= Exercise instructions =
Only a number is expected: how many lines in the entries that follow contain the word "hours"?

= Entries supplied =
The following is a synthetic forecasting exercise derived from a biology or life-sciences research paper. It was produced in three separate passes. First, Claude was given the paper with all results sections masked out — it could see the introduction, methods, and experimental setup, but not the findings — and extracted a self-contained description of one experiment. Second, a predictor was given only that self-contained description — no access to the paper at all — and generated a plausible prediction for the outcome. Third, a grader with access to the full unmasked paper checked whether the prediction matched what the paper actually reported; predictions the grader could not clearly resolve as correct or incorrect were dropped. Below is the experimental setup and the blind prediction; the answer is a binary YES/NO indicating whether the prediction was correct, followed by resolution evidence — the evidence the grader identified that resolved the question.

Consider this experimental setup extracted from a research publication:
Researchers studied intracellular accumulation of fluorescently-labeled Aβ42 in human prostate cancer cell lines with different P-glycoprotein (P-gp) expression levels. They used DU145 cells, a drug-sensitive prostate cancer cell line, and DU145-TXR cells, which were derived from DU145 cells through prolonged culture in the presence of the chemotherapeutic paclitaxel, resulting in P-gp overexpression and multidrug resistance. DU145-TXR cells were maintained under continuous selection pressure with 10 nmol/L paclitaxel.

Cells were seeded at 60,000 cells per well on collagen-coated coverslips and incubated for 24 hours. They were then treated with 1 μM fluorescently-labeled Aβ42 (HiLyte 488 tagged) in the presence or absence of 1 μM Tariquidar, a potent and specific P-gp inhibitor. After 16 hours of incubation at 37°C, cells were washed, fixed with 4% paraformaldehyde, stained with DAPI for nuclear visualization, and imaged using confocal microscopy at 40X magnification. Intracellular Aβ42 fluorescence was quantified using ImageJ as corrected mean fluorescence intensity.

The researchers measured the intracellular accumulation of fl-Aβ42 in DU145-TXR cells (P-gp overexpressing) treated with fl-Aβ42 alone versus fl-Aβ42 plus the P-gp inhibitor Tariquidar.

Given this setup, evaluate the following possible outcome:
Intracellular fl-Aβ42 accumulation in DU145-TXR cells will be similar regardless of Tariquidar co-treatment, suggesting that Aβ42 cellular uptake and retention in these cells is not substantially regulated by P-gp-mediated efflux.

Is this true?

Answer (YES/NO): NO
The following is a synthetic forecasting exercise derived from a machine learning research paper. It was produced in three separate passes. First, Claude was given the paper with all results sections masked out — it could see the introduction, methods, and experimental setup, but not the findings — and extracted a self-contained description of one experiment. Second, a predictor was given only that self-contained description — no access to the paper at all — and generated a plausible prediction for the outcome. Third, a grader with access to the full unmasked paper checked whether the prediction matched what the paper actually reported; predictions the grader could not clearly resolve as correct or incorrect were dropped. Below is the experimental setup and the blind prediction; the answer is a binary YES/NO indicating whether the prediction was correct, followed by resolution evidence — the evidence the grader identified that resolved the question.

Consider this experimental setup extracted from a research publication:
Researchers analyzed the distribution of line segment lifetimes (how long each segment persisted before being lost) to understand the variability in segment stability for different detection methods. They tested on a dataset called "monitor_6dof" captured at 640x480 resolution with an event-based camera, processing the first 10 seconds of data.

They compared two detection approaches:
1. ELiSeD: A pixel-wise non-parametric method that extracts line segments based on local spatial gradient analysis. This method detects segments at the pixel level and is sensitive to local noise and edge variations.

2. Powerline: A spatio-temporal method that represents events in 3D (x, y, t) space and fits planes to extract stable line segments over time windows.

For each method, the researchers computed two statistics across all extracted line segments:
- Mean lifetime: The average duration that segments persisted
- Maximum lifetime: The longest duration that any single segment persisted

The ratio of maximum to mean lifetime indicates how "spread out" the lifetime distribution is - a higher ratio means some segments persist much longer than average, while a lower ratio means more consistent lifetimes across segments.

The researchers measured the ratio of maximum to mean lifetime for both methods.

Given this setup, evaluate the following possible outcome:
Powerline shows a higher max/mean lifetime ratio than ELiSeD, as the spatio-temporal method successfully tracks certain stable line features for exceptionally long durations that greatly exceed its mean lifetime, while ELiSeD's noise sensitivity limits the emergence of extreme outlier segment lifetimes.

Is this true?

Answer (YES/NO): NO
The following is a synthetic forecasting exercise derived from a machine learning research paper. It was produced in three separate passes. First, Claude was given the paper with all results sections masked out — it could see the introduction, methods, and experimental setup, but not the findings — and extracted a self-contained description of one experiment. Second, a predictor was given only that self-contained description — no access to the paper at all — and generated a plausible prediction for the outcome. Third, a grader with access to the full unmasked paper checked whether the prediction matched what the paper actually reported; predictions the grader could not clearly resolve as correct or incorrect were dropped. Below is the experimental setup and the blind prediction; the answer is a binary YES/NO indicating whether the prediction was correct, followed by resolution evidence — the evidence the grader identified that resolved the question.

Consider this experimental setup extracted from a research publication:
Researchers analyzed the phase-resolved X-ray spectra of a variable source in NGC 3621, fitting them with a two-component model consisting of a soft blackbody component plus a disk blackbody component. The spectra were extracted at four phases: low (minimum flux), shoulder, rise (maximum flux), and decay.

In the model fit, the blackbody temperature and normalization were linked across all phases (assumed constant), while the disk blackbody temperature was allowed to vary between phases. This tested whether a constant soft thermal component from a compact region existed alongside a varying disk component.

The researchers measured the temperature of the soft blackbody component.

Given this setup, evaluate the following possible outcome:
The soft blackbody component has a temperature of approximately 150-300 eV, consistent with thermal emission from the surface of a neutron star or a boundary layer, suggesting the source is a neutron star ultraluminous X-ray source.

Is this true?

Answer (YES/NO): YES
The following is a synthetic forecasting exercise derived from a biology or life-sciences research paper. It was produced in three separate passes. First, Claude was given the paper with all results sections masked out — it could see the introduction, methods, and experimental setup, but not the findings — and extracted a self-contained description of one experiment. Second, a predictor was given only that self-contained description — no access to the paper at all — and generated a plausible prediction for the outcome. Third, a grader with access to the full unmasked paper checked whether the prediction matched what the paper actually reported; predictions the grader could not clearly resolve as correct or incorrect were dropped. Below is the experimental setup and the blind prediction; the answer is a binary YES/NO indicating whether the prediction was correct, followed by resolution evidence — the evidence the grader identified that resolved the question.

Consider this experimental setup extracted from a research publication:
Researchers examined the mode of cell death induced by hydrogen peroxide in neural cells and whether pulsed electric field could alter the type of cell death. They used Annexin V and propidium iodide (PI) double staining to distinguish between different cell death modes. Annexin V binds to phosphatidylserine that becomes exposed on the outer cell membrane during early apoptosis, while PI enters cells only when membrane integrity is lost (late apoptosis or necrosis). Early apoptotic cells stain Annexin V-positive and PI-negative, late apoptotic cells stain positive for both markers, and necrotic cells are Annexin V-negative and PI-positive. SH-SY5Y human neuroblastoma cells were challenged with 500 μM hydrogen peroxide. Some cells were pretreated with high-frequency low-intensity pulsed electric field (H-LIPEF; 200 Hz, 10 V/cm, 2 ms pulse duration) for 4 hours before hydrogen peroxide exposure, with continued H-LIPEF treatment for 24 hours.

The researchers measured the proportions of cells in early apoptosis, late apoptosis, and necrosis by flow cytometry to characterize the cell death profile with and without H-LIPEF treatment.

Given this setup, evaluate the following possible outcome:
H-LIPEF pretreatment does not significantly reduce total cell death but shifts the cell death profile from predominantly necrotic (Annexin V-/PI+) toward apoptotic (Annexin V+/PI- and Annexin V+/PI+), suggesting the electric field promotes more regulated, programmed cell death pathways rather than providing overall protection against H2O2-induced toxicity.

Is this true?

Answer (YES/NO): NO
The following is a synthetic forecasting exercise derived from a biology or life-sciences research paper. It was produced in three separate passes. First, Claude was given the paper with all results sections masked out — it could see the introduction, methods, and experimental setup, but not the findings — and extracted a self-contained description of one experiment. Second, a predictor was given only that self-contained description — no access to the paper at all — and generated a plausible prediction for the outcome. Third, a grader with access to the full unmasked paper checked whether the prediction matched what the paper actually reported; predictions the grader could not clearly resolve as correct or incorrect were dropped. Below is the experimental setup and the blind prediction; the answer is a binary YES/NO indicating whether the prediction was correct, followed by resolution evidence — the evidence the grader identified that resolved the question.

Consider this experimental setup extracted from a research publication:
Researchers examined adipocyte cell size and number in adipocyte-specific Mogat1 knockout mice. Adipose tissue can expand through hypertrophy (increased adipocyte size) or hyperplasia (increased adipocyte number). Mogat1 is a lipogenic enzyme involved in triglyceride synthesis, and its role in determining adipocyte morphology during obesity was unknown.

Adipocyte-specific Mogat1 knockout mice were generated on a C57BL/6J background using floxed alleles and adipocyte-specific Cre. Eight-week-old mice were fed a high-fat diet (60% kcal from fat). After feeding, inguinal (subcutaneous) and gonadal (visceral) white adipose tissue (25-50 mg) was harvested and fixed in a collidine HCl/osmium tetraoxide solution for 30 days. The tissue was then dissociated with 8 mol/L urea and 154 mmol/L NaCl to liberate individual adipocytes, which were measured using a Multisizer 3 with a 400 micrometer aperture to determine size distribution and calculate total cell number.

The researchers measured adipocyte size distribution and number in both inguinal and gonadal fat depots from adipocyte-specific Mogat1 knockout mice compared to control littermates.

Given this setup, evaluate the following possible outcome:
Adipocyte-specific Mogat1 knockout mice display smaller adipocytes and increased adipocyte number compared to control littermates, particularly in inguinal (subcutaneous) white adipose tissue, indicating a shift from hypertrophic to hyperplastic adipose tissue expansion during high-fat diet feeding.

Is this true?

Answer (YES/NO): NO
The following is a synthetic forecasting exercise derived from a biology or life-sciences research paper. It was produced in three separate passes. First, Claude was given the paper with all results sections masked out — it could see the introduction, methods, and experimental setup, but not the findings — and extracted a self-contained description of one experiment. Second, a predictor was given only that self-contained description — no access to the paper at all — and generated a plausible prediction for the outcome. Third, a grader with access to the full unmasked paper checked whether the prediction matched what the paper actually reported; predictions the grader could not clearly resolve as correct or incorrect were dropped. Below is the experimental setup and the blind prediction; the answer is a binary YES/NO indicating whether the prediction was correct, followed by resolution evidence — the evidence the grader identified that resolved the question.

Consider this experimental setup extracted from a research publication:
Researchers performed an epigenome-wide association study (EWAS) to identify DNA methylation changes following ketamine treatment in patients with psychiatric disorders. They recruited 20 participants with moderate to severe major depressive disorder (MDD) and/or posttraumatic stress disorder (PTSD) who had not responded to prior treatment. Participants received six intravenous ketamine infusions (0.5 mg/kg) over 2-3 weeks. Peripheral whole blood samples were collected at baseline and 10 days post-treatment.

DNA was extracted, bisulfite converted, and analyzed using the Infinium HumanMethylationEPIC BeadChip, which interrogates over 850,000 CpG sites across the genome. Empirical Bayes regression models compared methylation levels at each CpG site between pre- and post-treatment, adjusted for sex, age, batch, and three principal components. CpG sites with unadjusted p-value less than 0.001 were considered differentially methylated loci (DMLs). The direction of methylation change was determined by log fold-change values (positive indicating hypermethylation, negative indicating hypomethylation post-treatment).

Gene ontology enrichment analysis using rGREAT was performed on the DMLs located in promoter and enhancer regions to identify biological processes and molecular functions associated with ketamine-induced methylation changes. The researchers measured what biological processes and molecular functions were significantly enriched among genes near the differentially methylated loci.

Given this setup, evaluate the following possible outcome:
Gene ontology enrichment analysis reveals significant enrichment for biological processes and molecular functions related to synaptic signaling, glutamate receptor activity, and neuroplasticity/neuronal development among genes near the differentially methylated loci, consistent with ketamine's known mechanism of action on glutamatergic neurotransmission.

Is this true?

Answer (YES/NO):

= Worked solution =
2